STATED PROBLEM A:
Can you output as a numbered list the rows, everything from the line containing "Strictly in terms" down to the last row, leaving out blank lines?

SELECTED PASSAGE:
>>>>
The first five diversification schemes above have been suggested for traditional operating systems whereas the sixth is IoT specific. In the context of the IoT, circumstances may be somewhat different for these schemes. For example, some IoT operating systems do not provide an implementation of a system call interface, or this interface is not widely used by applications. In addition, not all IoT operating systems include a memory management unit. In the following sections, we will discuss these interfaces in the context of the IoT.

Diversifiable Interfaces in IoT Operating Systems

We studied the previously discussed interfaces in 20 IoT operating systems. Our findings are listed in Table 1. We included many notable IoT-friendly operating systems in the study, some commercial and many open-source. Our list of IoT operating systems certainly is not exhaustive and new ones are in the making as new use cases for the IoT are found. Still, we believe our survey gives a good picture of the current interfaces available in IoT operating systems.
Table 1 shows the availability of the MMU support (not strictly necessary for memory layout diversification), system call interface and shell for each studied operating system. The availability of source code is also listed as open-source systems are generally better suited for diversification, although diversification techniques can and often are also used on the binary level [55].
In some cases, for example, the cases of RIOT and TinyOS, the number of interfaces to which we can apply diversification appears to be limited without concrete use cases. However, many operating systems, like Linux and Android Things, contain several essential interfaces that would benefit from diversification and are relevant to protect. In addition, all the proprietary systems we studied seem to contain many diversifiable interfaces. However, actually using diversification on them may require close collaboration with the commercial entity due to inflexible default licenses. The lack of access to the whole source code of the system is also a challenge, as the diversification secret needs to be propagated throughout the whole system.
<<<<
STATED PROBLEM B:
What comes next in the passage on diversifying interfaces in IoT operating systems? Continue it from where it stops.

Excerpts of spatial question data:
>>>>
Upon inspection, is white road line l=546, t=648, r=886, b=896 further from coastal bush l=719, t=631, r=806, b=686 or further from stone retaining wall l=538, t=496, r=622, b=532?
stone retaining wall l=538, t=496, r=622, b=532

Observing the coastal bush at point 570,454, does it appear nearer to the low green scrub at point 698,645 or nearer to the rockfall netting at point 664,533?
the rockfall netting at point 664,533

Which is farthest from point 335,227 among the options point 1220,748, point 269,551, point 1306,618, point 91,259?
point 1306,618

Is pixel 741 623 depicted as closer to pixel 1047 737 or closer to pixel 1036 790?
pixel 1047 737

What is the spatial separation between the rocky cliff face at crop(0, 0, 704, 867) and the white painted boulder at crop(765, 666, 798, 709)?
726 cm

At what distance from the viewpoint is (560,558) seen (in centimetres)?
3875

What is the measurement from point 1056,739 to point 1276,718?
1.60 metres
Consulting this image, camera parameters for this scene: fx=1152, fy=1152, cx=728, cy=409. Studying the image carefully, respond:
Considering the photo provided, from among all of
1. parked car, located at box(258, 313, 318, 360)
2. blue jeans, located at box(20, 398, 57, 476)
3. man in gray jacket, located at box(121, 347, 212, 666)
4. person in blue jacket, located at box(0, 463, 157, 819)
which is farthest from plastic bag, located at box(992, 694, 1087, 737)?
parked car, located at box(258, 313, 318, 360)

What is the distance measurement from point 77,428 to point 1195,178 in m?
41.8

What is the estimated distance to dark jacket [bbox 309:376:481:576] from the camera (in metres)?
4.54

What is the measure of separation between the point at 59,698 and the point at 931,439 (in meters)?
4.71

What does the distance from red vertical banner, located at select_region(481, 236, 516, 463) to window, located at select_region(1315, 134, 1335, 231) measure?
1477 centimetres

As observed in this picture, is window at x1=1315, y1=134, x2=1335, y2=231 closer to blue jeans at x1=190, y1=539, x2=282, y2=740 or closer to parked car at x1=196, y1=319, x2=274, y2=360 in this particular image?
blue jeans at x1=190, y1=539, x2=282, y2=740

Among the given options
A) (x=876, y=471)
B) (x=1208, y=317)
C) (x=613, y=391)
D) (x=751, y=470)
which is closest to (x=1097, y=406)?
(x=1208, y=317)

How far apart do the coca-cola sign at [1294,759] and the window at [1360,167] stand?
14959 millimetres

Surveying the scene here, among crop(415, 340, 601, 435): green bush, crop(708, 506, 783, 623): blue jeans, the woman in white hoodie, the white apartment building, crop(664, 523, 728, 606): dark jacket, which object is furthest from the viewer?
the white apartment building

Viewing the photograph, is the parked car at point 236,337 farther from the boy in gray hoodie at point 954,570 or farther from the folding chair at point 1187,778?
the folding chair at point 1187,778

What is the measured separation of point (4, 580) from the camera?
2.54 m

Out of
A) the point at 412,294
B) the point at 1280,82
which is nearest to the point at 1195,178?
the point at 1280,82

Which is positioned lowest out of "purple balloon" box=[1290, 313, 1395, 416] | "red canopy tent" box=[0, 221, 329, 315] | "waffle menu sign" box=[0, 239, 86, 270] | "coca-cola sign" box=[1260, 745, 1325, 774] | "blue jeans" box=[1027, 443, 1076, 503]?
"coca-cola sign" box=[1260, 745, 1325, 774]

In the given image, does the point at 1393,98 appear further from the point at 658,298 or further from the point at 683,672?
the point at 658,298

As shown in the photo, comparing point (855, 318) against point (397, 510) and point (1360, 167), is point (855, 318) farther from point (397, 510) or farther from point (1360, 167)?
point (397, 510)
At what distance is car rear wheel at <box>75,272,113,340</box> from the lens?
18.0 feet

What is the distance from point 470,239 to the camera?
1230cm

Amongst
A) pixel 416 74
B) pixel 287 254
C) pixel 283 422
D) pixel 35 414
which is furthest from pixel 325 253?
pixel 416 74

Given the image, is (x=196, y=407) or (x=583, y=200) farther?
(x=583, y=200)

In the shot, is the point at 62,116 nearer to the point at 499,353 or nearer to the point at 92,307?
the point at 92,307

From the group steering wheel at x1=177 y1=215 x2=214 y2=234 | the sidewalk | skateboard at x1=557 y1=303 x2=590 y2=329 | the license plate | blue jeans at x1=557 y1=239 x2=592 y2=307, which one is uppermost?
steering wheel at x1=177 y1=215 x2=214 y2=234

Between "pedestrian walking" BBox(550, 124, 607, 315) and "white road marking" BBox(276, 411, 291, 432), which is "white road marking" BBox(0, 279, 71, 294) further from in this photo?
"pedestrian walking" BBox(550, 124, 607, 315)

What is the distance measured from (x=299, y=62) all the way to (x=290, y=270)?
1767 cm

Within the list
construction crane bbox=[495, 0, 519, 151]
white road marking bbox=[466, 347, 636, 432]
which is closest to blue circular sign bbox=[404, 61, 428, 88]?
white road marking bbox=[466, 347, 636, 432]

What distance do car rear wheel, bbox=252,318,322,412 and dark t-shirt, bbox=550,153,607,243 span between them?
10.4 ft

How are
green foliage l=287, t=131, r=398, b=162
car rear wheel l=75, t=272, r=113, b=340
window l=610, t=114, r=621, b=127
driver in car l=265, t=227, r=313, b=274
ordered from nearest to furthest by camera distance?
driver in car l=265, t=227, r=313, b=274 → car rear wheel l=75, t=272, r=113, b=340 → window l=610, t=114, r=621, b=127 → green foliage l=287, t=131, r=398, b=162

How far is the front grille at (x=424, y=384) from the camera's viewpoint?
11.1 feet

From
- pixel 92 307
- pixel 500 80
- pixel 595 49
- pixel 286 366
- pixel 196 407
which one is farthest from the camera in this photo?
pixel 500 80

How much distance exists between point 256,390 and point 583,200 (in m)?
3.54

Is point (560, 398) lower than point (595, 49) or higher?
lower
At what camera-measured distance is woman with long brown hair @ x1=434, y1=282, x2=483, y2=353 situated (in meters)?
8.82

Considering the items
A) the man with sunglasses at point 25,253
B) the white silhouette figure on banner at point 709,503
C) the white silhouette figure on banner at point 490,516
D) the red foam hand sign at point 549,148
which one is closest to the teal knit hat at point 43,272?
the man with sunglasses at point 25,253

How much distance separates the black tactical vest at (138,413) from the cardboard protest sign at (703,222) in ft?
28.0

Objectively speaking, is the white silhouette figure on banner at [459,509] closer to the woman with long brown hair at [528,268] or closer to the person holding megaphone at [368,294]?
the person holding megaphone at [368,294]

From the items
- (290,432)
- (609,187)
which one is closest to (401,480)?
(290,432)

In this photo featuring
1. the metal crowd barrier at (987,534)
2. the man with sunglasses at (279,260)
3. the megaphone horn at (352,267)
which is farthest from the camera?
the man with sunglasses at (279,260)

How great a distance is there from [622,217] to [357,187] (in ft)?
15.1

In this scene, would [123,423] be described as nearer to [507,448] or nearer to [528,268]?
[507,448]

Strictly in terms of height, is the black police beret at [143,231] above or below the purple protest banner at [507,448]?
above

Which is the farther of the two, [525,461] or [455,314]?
<<<<
TASK ANSWER A:
1. Strictly in terms of height, is the black police beret at [143,231] above or below the purple protest banner at [507,448]?
2. above
3. Which is the farther of the two, [525,461] or [455,314]?

TASK ANSWER B:
Android Things (formerly called Brillo), an operating system geared toward the IoT by Google, is still in developer preview, but from a security and diversification perspective, the architecture looks promising. This is achieved by requiring hardware that is richer in features [56] compared to most other devices used in the IoT domain. As MMUs have been scarce in the IoT environment, many other IoT operating systems lack the extra protection afforded by potentially compatible devices that would support an MMU.
In contrast to Android Things, the open-source operating system Contiki requires little memory but also has no support for a memory management unit or system call interface. Diversifiable interfaces are challenging to study on an operating system as small as Contiki as there is not a lot more within the system than the kernel itself. Contiki does include a shell where the language of the shell could be diversified, but the shell is not required by any part of a normal system and therefore, is optional. Another potentially diversifiable feature in Contiki is the networking protocol 6loWPAN [57], where the protocol could be regarded as an interface. Although 6loWPAN can be used with encryption [58], diversification can be used in combination with encryption to provide additional security.
ARM’s mbed operating system can include a supervisor to isolate system components from each other without a full MMU in the hardware [40] but instead with a lightweight memory protection unit (MPU) support found in many ARM processors. This isolation is achieved using supervisor calls that are mostly analogous to system calls and therefore, are an interesting subject of study concerning use of diversification as an additional security reinforcement layer. The supervisor allows different isolated components to communicate with each other, which can be regarded as an internal interface that then could be attacked and exploited. This interface could be diversified in order to make it impossible for injected code to even be able to reach the supervisor functions.
The proprietary operating systems listed—Integrity, Neutrino, VxWorks and Windows IoT—claim to support the MMU and appear to have a possibility for system calls. These calls could probably be diversified for similar additional security as in ARM’s mbed depending on how they are implemented. Licensing may potentially limit the diversification of commercial systems due to restrictions on reverse engineering and modifications, but that topic is beyond the scope of this paper.
Amazon FreeRTOS is a Real Time Operating System (RTOS) with a very minimal kernel but great extensibility. Although MMU support does not exist so the OS can be run on the supported hardware without an emulation, extensive MPU support similar to ARM’s mbed [59] does exist. Essentially, the kernel and device peripheral access can be protected from memory reads and writes, which means there has to be an interface to talk to the kernel, which could then be diversified to make it more difficult for malicious code to interface with the kernel. FreeRTOS itself is relatively minimal and does not have much to diversify, but when actual functionality beyond core kernel functions is added, diversification becomes much more viable. The technique used in our proof-of-concept implementation on the Thingsee NuttX OS should also be applicable.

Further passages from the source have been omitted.